Indexer Node

The Indexer Node is like a smart librarian that takes long documents and organizes them into searchable sections. It breaks your content into manageable chunks and prepares them for AI to search through and understand.

This is the essential first step for building any AI knowledge base or document search system.

Illustration of documents being organized and indexed for AI search

How it works

The node takes your documents, intelligently splits them at natural break points (like paragraphs), and converts each chunk into a searchable format that AI can understand and find relevant information from.

graph LR
  Document[Long Document] --> Split[Smart Splitting]
  Split --> Index[Create Search Index]
  Index --> Ready[Searchable Chunks]
  style Index fill:#6d28d9,stroke:#fff,color:#fff

Setup guide

Provide Your Content: Connect documents, web pages, or any text content you want to make searchable.
Choose Chunk Size: Decide how big each searchable piece should be (1000 characters works well for most content).
Set Overlap: Choose how much chunks should overlap to maintain context between sections.
Select AI Model: Choose an embedding model to convert text into searchable format.

Practical example: Company knowledge base

Let’s create a searchable knowledge base depending on what kind of documents you have.

For General Business Docs:

Chunk Size: 1000 characters (about 2-3 paragraphs).
Overlap: 200 characters (helps keep context between chunks).

WHAT TO DO
Print the passage of the Indexer Node page between "How it works" and "relevant information from.", inclusive, without changing any wording.

[Items drawn from a data source]
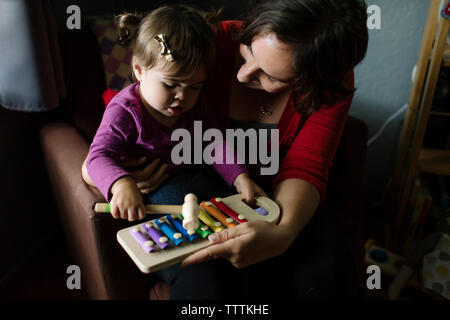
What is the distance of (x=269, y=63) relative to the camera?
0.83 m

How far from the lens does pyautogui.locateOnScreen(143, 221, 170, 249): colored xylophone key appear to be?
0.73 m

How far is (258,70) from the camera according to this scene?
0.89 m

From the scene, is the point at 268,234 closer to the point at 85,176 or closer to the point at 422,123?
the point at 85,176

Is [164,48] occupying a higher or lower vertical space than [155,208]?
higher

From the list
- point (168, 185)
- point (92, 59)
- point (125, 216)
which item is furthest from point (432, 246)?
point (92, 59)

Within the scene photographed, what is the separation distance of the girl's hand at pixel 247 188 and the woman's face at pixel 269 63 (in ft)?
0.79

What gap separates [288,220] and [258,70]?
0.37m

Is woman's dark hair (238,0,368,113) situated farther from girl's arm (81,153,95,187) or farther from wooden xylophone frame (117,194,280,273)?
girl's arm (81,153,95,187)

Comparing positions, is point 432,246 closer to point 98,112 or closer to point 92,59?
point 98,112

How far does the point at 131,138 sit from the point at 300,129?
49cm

--

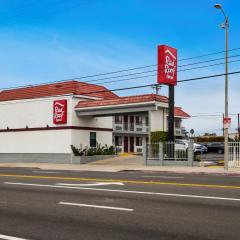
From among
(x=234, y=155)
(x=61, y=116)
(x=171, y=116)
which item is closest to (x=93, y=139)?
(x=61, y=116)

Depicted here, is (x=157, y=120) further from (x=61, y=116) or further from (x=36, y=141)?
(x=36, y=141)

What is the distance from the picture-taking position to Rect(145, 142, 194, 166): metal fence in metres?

--

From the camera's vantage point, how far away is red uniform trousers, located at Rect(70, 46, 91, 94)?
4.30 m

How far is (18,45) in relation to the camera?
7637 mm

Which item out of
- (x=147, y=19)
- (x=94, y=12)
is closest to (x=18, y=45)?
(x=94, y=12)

SOLUTION TO THE EXERCISE
How it works

The node takes your documents, intelligently splits them at natural break points (like paragraphs), and converts each chunk into a searchable format that AI can understand and find relevant information from.